Friday, March 14, 2014, 5:35 -

One week after the mysterious disappearance of Malaysia Airlines flight MH370, a lot of questions remain unanswered. 

Authorities have yet to uncover any compelling pieces of evidence, despite numerous false starts.

Now, they're turning to crowd-sourcing in hopes of locating the missing jet.


RELATED: Two Canadians among missing in Malaysia Airlines disaster 


So far DigitalGlobe, using the tomnod platform,  has served 10,000 square kilometres of satellite imagery and calculated that each pixel has been seen by live human eyes at least 30 times.

Members of the public are being invited to pour through the pixels, looking for evidence of the missing plane.

As of Thursday, more than 150,000 people have signed up to participate.
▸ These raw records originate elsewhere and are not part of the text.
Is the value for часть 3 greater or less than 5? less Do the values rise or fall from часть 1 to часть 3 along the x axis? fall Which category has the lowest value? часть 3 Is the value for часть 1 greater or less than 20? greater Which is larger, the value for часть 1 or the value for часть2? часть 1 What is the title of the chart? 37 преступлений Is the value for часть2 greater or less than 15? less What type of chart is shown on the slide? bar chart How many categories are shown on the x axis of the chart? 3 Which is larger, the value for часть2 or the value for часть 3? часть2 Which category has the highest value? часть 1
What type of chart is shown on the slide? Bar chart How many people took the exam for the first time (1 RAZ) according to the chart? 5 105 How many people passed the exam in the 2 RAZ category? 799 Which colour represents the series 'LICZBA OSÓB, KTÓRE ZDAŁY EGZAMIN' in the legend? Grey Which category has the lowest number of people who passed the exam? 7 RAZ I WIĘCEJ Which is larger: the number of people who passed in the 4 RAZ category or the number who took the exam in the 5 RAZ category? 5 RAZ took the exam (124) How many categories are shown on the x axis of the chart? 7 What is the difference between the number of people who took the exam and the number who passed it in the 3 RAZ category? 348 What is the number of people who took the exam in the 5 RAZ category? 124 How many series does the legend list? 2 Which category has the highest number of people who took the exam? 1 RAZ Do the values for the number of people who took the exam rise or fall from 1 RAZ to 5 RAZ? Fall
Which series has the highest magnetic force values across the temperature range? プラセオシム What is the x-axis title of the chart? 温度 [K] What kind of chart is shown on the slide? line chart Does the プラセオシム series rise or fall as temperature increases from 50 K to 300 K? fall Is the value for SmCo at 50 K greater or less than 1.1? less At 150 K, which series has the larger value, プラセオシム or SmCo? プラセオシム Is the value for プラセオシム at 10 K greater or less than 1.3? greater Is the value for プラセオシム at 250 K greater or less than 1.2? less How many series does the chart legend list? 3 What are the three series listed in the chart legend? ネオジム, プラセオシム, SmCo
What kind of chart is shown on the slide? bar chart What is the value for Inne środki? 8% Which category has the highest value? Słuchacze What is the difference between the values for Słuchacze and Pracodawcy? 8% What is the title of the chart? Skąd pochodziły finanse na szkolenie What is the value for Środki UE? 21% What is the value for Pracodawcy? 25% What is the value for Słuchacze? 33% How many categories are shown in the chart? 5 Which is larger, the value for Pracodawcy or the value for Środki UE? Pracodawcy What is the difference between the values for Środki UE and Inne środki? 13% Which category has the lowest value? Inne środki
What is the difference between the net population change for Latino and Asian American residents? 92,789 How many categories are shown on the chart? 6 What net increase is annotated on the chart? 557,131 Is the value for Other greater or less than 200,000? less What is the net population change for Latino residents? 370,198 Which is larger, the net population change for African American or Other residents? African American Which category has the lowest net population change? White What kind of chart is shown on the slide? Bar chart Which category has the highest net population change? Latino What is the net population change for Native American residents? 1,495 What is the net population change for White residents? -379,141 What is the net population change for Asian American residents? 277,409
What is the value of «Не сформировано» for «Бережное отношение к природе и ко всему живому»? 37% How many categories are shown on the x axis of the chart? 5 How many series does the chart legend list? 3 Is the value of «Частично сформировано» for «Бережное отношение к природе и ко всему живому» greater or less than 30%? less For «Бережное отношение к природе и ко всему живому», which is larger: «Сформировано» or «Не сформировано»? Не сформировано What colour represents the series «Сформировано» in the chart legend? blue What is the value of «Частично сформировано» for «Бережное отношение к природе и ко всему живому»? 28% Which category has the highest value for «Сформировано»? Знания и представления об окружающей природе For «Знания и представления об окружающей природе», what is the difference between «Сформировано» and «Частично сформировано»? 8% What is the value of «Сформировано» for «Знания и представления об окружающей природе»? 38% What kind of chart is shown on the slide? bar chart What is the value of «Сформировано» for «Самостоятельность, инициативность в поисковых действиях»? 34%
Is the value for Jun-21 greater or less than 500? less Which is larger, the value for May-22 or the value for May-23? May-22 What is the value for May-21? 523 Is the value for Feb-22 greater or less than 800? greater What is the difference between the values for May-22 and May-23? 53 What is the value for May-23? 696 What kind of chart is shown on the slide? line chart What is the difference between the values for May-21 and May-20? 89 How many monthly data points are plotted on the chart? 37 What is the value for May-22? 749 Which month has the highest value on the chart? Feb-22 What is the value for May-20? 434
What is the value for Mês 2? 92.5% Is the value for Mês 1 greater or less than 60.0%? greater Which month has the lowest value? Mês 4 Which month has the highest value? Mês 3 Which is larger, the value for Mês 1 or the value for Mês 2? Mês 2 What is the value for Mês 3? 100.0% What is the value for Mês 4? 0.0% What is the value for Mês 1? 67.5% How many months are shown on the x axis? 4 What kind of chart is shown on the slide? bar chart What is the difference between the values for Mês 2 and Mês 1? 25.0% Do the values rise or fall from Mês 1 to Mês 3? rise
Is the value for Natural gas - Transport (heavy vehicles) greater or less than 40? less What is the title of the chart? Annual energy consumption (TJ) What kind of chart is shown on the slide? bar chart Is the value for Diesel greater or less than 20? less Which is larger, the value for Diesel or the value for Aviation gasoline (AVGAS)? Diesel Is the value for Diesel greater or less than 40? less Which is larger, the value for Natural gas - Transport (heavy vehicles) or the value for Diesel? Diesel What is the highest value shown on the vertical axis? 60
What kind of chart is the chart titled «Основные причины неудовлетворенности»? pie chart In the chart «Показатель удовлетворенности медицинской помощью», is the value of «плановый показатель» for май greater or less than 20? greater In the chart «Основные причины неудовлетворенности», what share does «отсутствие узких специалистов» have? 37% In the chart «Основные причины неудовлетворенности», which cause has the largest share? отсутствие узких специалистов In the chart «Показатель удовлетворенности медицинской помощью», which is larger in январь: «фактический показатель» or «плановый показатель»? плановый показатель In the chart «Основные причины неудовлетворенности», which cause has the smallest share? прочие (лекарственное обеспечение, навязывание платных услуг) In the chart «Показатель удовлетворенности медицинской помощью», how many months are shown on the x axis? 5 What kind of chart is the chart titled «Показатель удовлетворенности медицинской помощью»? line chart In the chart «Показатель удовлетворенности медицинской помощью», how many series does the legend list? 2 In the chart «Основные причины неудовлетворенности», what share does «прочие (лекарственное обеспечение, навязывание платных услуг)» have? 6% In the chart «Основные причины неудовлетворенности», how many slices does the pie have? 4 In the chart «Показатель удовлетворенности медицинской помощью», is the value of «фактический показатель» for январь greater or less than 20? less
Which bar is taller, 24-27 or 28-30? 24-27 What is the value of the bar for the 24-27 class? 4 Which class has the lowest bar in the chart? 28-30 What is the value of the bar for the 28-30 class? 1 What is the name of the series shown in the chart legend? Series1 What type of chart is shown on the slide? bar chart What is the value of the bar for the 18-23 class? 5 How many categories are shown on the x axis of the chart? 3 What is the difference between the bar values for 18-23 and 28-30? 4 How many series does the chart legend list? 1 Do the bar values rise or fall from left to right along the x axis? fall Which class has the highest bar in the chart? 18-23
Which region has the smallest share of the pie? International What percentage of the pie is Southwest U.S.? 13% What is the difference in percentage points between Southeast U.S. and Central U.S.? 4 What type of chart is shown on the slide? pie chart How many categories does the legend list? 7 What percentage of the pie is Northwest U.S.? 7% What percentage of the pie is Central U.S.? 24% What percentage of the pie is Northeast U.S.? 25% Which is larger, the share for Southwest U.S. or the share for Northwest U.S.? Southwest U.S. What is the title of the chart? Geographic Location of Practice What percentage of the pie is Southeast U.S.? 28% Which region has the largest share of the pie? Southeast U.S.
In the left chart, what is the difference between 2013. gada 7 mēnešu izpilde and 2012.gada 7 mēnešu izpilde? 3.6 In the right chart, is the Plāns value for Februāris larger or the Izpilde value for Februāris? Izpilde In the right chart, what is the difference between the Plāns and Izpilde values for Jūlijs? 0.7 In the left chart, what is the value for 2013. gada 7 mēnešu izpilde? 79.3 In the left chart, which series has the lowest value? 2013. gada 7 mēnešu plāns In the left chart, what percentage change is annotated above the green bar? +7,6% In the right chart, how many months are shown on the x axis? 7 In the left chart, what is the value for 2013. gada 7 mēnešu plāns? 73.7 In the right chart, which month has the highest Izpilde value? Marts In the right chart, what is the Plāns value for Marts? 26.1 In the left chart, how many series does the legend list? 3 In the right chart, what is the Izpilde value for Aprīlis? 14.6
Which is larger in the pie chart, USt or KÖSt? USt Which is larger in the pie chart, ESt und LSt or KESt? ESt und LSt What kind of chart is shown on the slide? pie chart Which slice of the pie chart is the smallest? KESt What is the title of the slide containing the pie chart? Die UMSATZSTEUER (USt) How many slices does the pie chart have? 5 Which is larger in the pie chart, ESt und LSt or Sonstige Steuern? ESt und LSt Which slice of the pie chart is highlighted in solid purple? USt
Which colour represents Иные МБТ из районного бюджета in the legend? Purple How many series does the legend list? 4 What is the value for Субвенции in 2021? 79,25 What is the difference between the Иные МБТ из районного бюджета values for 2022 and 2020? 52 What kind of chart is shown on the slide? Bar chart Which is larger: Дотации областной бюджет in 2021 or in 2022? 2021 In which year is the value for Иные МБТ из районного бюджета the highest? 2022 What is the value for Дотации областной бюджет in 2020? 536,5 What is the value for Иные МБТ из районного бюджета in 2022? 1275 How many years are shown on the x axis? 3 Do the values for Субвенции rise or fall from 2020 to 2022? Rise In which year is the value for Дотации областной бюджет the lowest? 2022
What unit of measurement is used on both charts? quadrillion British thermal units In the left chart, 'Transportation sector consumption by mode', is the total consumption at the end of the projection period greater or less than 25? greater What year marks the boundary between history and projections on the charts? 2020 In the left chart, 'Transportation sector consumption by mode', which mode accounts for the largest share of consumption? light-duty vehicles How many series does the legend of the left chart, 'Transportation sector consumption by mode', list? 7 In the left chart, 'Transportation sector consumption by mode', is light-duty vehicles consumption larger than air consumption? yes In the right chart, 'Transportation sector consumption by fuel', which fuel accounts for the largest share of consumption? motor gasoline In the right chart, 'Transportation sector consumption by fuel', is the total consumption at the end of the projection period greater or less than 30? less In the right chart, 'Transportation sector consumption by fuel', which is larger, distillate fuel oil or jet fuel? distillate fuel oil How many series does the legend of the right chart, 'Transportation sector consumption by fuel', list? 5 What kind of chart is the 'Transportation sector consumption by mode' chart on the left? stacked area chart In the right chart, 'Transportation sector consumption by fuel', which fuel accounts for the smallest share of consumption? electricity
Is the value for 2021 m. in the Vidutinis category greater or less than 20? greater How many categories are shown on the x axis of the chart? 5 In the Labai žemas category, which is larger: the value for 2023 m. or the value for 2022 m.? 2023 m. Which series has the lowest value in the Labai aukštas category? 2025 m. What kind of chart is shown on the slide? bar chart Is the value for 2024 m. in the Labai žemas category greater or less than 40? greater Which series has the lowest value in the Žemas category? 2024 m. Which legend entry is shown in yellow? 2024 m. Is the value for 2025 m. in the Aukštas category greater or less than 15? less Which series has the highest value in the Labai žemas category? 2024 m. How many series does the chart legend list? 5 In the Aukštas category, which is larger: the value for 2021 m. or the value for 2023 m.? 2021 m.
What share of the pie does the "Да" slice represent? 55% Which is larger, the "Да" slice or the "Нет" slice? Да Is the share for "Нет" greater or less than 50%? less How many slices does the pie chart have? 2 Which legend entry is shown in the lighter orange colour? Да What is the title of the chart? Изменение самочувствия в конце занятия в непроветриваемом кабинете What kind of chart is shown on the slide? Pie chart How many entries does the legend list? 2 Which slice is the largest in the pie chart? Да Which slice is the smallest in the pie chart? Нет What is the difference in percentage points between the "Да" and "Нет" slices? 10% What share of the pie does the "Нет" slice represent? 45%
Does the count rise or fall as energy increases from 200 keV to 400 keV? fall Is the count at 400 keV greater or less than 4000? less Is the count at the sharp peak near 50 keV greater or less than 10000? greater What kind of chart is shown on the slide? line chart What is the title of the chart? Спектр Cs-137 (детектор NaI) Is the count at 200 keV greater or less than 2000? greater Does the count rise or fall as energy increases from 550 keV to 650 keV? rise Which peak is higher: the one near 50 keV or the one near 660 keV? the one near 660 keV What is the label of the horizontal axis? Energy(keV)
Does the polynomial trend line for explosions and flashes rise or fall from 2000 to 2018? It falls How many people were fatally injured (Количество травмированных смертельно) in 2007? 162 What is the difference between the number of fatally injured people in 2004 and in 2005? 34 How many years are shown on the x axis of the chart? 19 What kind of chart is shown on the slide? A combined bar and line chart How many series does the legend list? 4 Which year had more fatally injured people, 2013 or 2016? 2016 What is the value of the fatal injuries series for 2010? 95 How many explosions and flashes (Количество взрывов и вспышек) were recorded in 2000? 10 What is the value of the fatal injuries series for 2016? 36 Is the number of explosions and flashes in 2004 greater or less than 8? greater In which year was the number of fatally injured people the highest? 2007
Together, they've tagged more than 645,000 features in the map, according to the Telegraph.

The tagged images are then vetted by a team of experts to validate their authenticity.

The initiative has caught the attention of the popular news-sharing site Reddit, where users have set up a thread to discuss their findings.

Photo: Royal Malaysian Air Force Navigator captain Izam Fareq Hassan (R) talks with his team members onboard a Malaysian Air Force CN235 aircraft during a search and rescue (SAR) operation to find the missing Malaysia Airlines flight MH370 plane over the Strait of Malacca on Friday. AFP PHOTO / MOHD RASFAN (Photo credit should read MOHD RASFAN/AFP/Getty Images)

While the project has been generally well-received, it has evoked some skepticism.

"[Tomnod] is a neat site, and I'm having a look myself, but I'm extremely skeptical that what's left of the plane will look like a plane, that most debris will be visible at this resolution, and that people using this site won't just tag every rock and flotsam and fishing boat or even just the grain from the satellite imagery itself as 'debris'," said Reddit user sasazuka

Malaysia Airlines flight MH370 vanished from radar screens shortly after it took off from Malaysia's capital Kuala Lumpur en route to Beijing, China last Saturday.

Two of the 239 people aboard are Canadian.

Many of the passengers are Chinese nationals, with citizens from other nations in Asia, North America and Europe, according to the Associated Press.